== Excerpted records ==

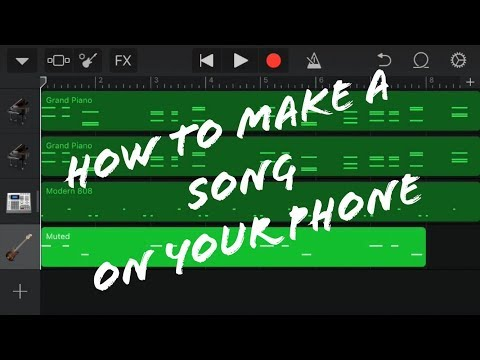 How to Make a Song on your Phone (2018)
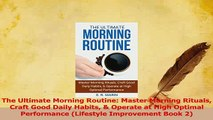 PDF  The Ultimate Morning Routine Master Morning Rituals Craft Good Daily Habits  Operate at Read Online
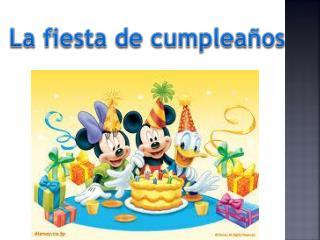 La  fiesta de  cumpleaños
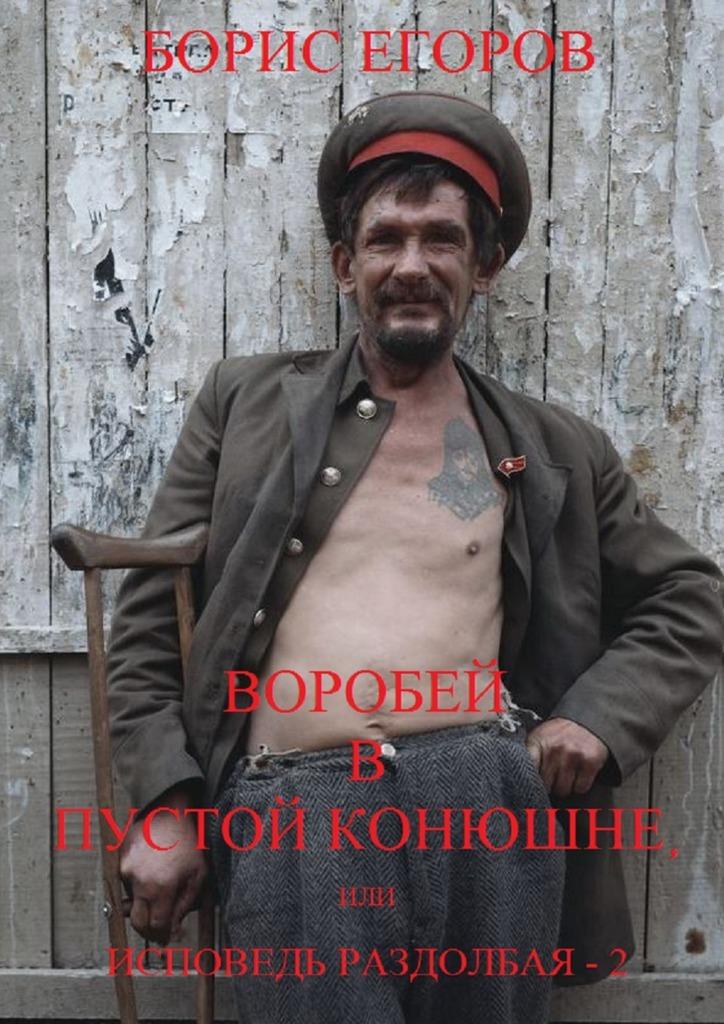 Борис Егоров Воробей впустой конюшне, или Исповедь раздолбая–2 борис егоров новые метровые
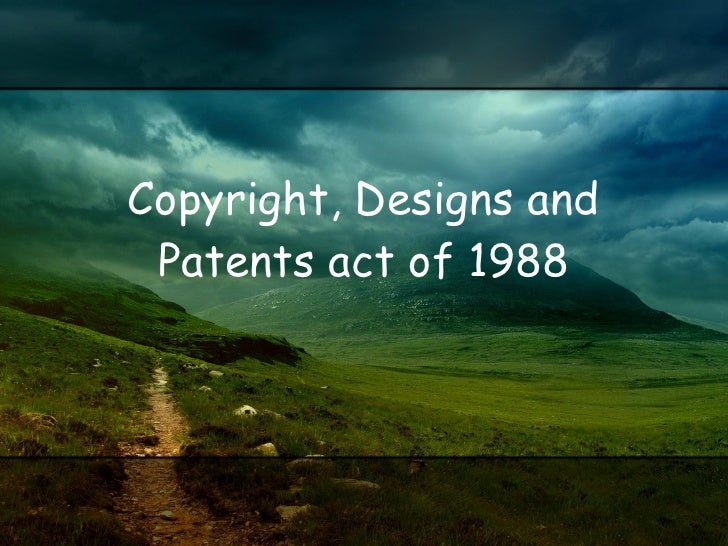 Copyright, Designs and Patents act of 1988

===

• Aim of the exercise:
For this exercise, output the records exactly but omit their pictures.

• Finished task:
 How to Make a Song on your Phone (2018)
 PDF  The Ultimate Morning Routine Master Morning Rituals Craft Good Daily Habits  Operate at Read Online
 La  fiesta de  cumpleaños
 Борис Егоров Воробей впустой конюшне, или Исповедь раздолбая–2 борис егоров новые метровые
 Copyright, Designs and Patents act of 1988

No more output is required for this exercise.